The Perfect Patch

When I graduated from Slippery Rock University 25 years ago, I was eager to meet the challenges and enjoy the rewards I knew would come my way as an educator. I’ve not been disappointed.

Over those two decades, I have learned much from my fellow educators that has helped shape me personally and professionally. I’ve learned to be a better teacher and education leader. I’ve learned to set the right priorities. Most important, I’ve gained perspective.

Given the often-tumultuous nature of education, it is easy to become overwhelmed by all that goes on around us on a daily basis—some positive and some negative.
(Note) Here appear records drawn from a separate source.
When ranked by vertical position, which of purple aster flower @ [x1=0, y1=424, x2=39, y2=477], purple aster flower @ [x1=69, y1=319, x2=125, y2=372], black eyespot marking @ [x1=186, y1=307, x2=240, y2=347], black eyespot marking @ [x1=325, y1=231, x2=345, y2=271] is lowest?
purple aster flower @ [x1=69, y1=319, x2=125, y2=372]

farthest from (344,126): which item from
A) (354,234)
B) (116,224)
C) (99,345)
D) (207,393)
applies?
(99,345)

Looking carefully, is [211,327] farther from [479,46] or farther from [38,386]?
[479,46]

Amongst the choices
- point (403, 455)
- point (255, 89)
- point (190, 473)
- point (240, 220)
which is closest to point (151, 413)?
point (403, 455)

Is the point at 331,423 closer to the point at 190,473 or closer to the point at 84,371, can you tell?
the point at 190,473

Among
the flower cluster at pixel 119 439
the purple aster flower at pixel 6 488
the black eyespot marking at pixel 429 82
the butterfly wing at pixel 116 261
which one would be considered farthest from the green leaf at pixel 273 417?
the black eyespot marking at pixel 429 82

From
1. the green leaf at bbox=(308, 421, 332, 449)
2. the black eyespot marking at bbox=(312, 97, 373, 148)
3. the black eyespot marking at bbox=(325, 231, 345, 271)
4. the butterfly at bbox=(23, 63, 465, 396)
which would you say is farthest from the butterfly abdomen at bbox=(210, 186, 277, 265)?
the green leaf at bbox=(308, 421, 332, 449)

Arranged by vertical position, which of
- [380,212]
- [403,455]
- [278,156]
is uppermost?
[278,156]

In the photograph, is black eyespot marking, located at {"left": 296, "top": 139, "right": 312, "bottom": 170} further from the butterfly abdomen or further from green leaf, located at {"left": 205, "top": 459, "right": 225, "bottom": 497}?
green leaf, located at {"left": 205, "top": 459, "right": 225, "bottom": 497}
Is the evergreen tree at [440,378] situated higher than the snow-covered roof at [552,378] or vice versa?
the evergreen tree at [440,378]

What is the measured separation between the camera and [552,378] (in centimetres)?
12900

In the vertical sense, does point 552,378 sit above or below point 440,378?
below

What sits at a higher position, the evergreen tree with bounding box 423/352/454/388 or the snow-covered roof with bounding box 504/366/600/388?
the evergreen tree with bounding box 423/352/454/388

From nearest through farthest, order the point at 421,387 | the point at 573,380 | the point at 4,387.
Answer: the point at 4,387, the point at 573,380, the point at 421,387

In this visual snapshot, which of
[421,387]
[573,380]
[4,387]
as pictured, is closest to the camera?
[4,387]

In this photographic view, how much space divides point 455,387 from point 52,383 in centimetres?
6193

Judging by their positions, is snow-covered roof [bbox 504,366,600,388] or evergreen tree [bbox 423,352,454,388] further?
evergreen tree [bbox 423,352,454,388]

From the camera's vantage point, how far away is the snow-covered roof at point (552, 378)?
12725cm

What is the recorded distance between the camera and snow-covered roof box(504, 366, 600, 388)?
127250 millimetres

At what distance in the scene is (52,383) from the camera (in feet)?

Perspective allows us to maintain a balance, to remember that the grass is not always greener on the other side, and that in times of crisis, “this, too, shall pass.”

Yes, it is easy to focus on the green grass in our neighbor’s yard: a supportive administration, active parents, high-achieving students, a better view from the classroom window. However, focusing on the apparent good fortune of others can make us blind to the positive aspects of our own situation. We become convinced that we need to change aspects of our lives so we, too, can enjoy greener grass on our side of the fence.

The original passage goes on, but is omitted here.